__Tareas por realizar__:
1. Transcriba del fragmento de lectura el pasaje que va desde "Es difícil conciliar" hasta "desplazan al yo.", ambos incluidos.
2. Determine si cada afirmación concuerda con el fragmento de lectura, contestando sí o no y citando textualmente las palabras que lo deciden: (a) el homenaje estuvo dedicado únicamente a quien escribe; (b) quien escribe trabajó en el claustro hasta el año pasado; (c) la impronta del yo se considera prescindible.

__Fragmento de lectura__:
......

Es difícil conciliar estos dos conceptos. ¿Cómo cultivar el primero sin desairar al prójimo que cree en nuestros méritos? ¿Cómo aceptar el segundo sin asomo de la abominable vanidad? Hay que creer en que es posible un equilibrado balance entre el sentido del deber y las capacidades propias. Escribo estas palabras con el soterrado prurito del pudor, aquel que se moviliza cuando nos referimos a un ente que somos nosotros mismos. La impronta del yo es indispensable, pero al mismo tiempo, unos pareceres de poderoso perfil comunitario desplazan al yo.

Vengo de saborear numerosas muestras de gratitud. El querido claustro en el que estudié y en el que laboré hasta el año pasado creyó adecuado homenajearnos a mi colega Cecilia Vera de Gálvez y a mí, en un acto conjunto en el cual brilló por encima de todo la palabra. Porque hubo una puesta en común de palabras de muchas bocas que se fueron al pasado y encontraron hechos dignos de ser evocados en estos momentos, cuando el tiempo de clausura nos recuerda que somos seres caducables y finitos, que precisamente ya educamos a suficientes seguidores para tomar la posta del camino.

......

__Información proporcionada__:

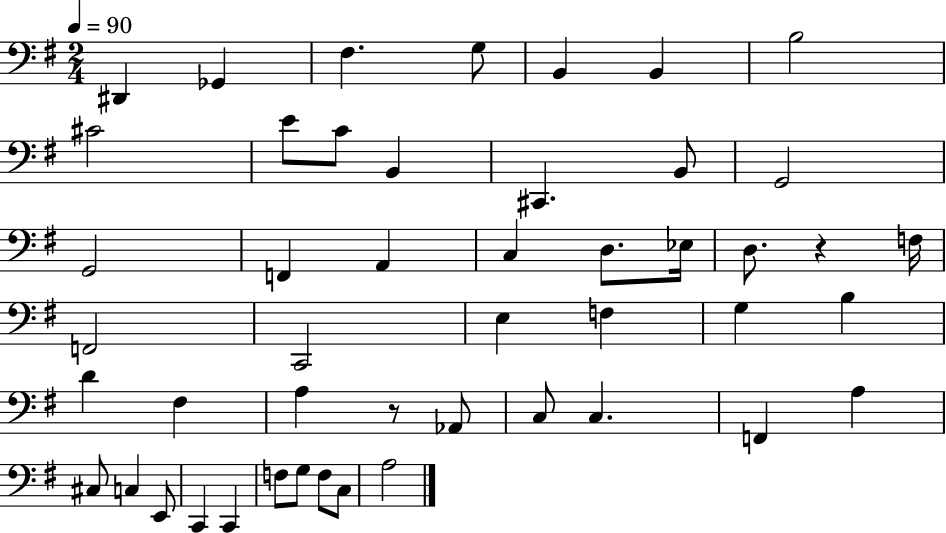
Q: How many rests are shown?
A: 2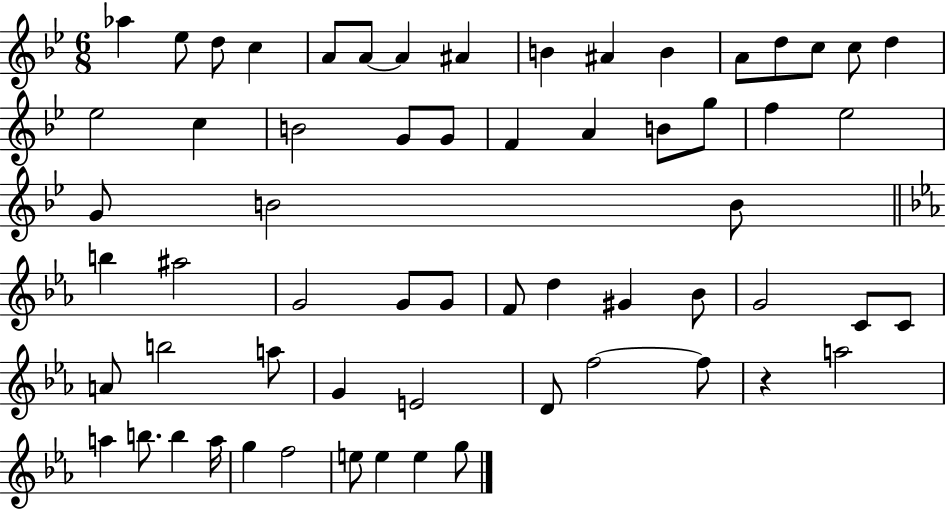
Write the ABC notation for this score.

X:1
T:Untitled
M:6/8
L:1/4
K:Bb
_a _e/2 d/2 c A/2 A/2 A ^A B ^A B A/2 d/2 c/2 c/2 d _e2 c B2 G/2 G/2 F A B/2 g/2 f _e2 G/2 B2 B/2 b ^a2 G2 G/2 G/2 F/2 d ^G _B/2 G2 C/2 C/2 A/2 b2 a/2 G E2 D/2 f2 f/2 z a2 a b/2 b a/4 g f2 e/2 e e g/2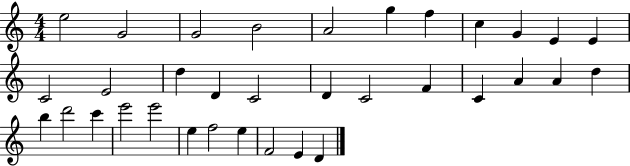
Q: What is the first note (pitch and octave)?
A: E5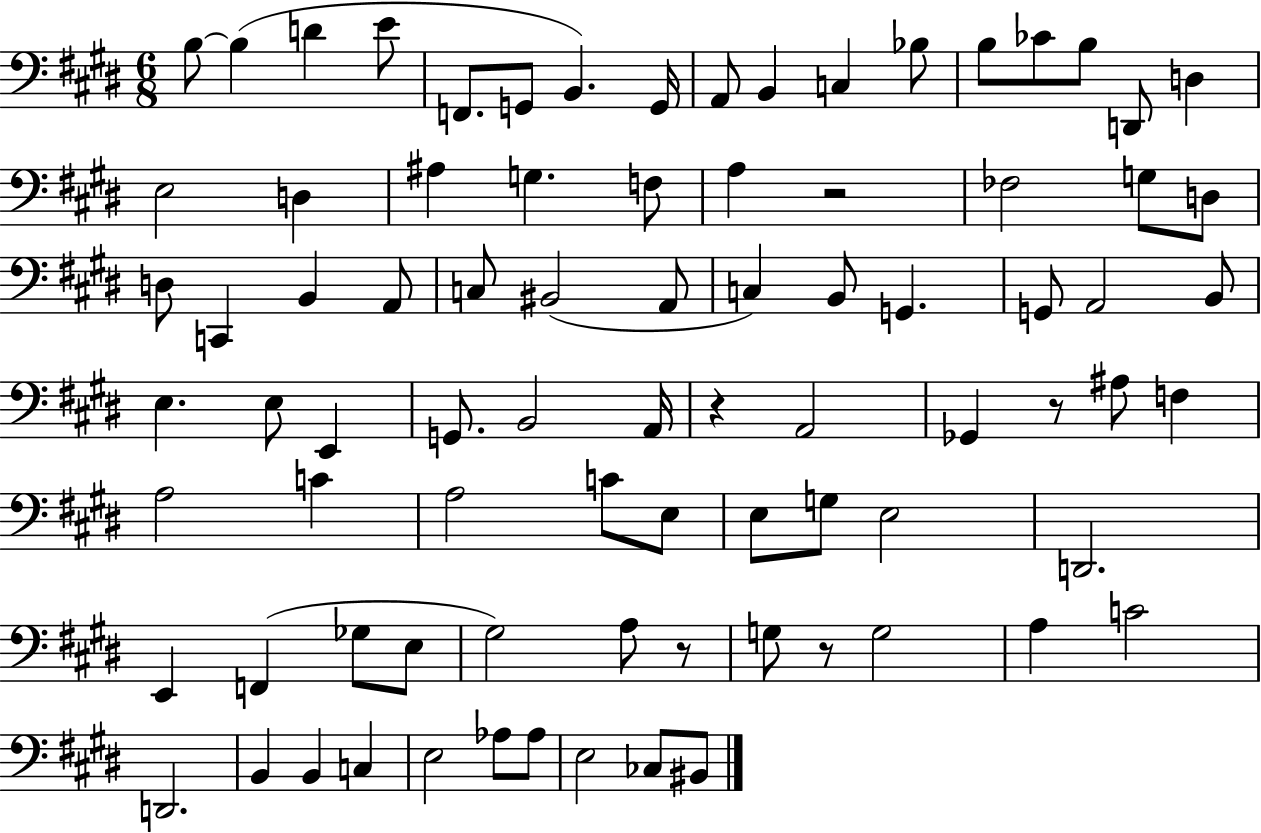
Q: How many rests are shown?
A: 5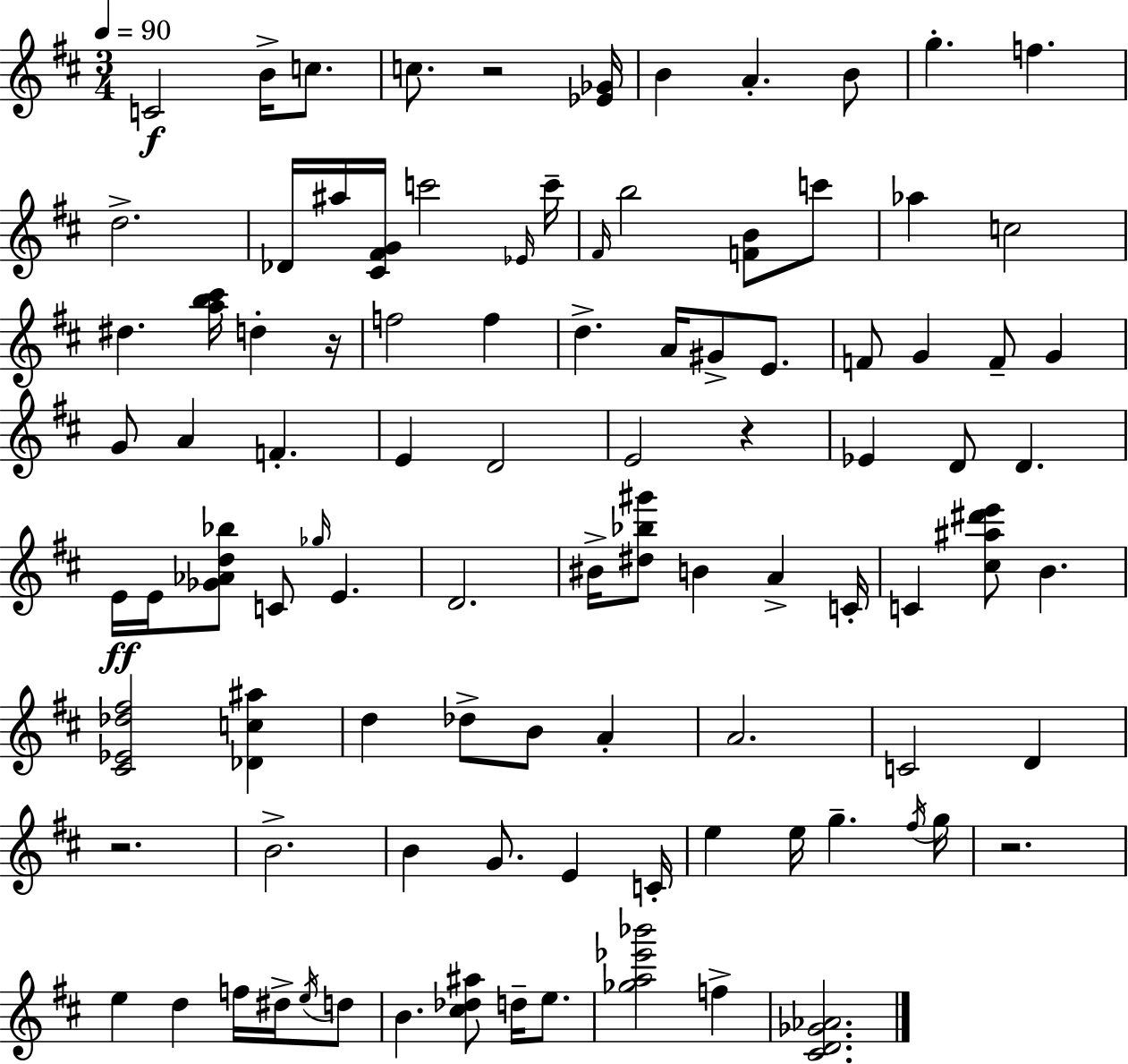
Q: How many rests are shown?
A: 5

......

__Respuestas redactadas__:
1.
Es difícil conciliar estos dos conceptos. ¿Cómo cultivar el primero sin desairar al prójimo que cree en nuestros méritos? ¿Cómo aceptar el segundo sin asomo de la abominable vanidad? Hay que creer en que es posible un equilibrado balance entre el sentido del deber y las capacidades propias. Escribo estas palabras con el soterrado prurito del pudor, aquel que se moviliza cuando nos referimos a un ente que somos nosotros mismos. La impronta del yo es indispensable, pero al mismo tiempo, unos pareceres de poderoso perfil comunitario desplazan al yo.

2.
(a) No: "homenajearnos a mi colega Cecilia Vera de Gálvez y a mí, en un acto conjunto".
(b) Sí: "en el que laboré hasta el año pasado".
(c) No: "La impronta del yo es indispensable".